To provide a more stable execution environment, we’ve therefore selected a specific R version we’ll target for HADES. For the foreseeable future, HADES will run on R 4.2.3. We therefore encourage everyone to start using R 4.2.3.

This does mean we’ll need to rely more and more on renv, since the packages in CRAN will at some point be updated to versions that no longer run on R 4.2.3. We’re looking into alternatives to CRAN where package versions binaries are archived (unlike CRAN), to make it easier to install the packages that still run on R 4.2.3. We’ll also need to update our HADES continuous integration infrastructure to make sure we test our packages on R 4.2.3, instead of the latest version of R.

We’ll revisit the R version to target every six months, to coincide with a new HADES-wide release (April 1st and October 1st). The current release, captured in this renv lock file, works on R 4.2.3.

On this issue, there may be a solution to hosting a CRAN-like repository via Sonatype Nexus (which is the same software we use to host our Java Maven repositories, so this infrastructure may already be here (@lee_evans can confirm).
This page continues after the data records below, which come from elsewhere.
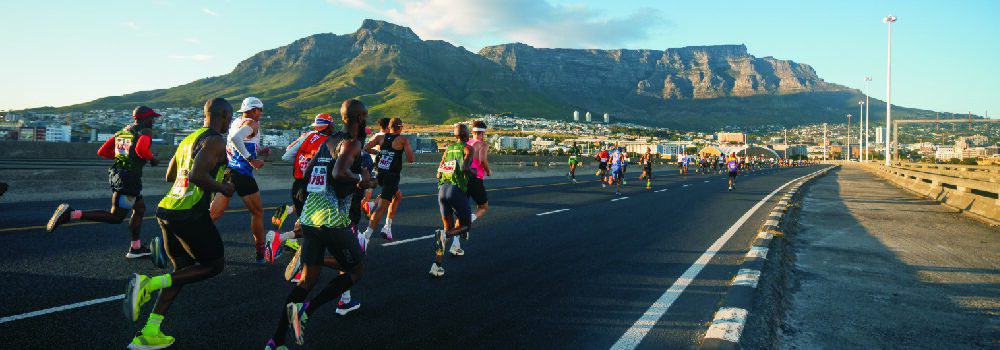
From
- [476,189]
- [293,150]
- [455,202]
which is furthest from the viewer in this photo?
[476,189]

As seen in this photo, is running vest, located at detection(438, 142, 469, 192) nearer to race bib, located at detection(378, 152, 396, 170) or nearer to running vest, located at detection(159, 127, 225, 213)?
race bib, located at detection(378, 152, 396, 170)

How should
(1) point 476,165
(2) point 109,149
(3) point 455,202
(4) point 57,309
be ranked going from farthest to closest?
(1) point 476,165, (2) point 109,149, (3) point 455,202, (4) point 57,309

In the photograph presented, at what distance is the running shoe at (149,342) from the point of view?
3768 mm

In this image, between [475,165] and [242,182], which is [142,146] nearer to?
[242,182]

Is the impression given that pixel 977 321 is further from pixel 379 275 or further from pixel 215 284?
pixel 215 284

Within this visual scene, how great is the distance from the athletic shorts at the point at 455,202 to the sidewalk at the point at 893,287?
3.63 m

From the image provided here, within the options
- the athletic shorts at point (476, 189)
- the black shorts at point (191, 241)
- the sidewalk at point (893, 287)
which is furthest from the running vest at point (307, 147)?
the sidewalk at point (893, 287)

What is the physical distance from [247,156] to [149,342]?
10.1 feet

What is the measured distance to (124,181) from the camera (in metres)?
6.83

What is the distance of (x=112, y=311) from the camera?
4.57 metres

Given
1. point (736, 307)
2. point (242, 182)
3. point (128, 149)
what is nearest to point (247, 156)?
point (242, 182)

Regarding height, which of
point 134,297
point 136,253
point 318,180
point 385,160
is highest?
point 385,160

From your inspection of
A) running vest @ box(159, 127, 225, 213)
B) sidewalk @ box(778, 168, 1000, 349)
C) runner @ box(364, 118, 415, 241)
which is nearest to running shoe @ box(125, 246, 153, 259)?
runner @ box(364, 118, 415, 241)

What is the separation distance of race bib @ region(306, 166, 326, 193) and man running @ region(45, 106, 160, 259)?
375 cm
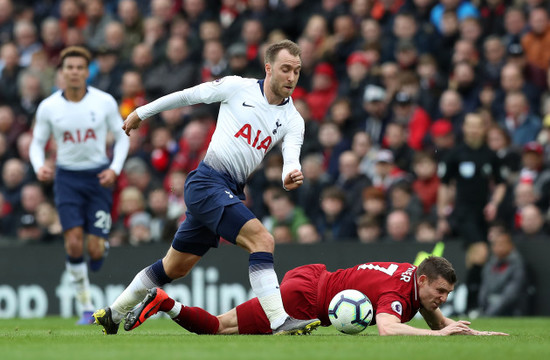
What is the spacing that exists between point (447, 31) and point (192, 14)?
5.51m

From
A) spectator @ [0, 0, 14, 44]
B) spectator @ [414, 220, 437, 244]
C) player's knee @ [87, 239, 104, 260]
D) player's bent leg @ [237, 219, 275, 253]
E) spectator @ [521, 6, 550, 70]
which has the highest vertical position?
spectator @ [0, 0, 14, 44]

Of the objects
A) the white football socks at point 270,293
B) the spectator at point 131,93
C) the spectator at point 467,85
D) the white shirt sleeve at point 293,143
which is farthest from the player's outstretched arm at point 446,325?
the spectator at point 131,93

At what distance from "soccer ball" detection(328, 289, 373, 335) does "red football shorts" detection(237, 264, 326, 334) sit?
0.98ft

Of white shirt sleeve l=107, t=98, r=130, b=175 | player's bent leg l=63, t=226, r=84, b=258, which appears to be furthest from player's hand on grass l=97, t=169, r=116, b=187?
player's bent leg l=63, t=226, r=84, b=258

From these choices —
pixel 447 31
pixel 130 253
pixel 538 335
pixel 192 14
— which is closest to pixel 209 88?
pixel 538 335

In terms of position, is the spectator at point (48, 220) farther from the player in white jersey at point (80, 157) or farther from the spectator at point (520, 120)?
the spectator at point (520, 120)

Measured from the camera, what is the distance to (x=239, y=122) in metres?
9.21

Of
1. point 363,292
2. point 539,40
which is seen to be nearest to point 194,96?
point 363,292

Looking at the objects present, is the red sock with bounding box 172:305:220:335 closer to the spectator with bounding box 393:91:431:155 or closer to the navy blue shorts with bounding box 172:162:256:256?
the navy blue shorts with bounding box 172:162:256:256

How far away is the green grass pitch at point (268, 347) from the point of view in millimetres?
6840

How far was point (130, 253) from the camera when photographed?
16000mm

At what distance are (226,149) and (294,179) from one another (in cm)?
89

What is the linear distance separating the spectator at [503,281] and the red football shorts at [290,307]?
5.74 m

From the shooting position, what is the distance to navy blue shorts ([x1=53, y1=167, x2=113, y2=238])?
12383mm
There has been activity in the renv community checking the support for binary + source packages in Nexus repositories, and it seems to work.

For Strategus/OHDSI study execution, configuring a Nexus R-Repository and using these options when you invoke renv:

options(renv.nexus.enabled = TRUE)
renv::install(<package>)

Should resolve binary fetching by falling back to a nexus repository, with additional configuration (shown here) to point to a Nexus URL. This Nexus URL can proxy to CRAN so that you can automatically fetch available resources from cran, and it will fall back to the Nexus repo if a prior version is requested.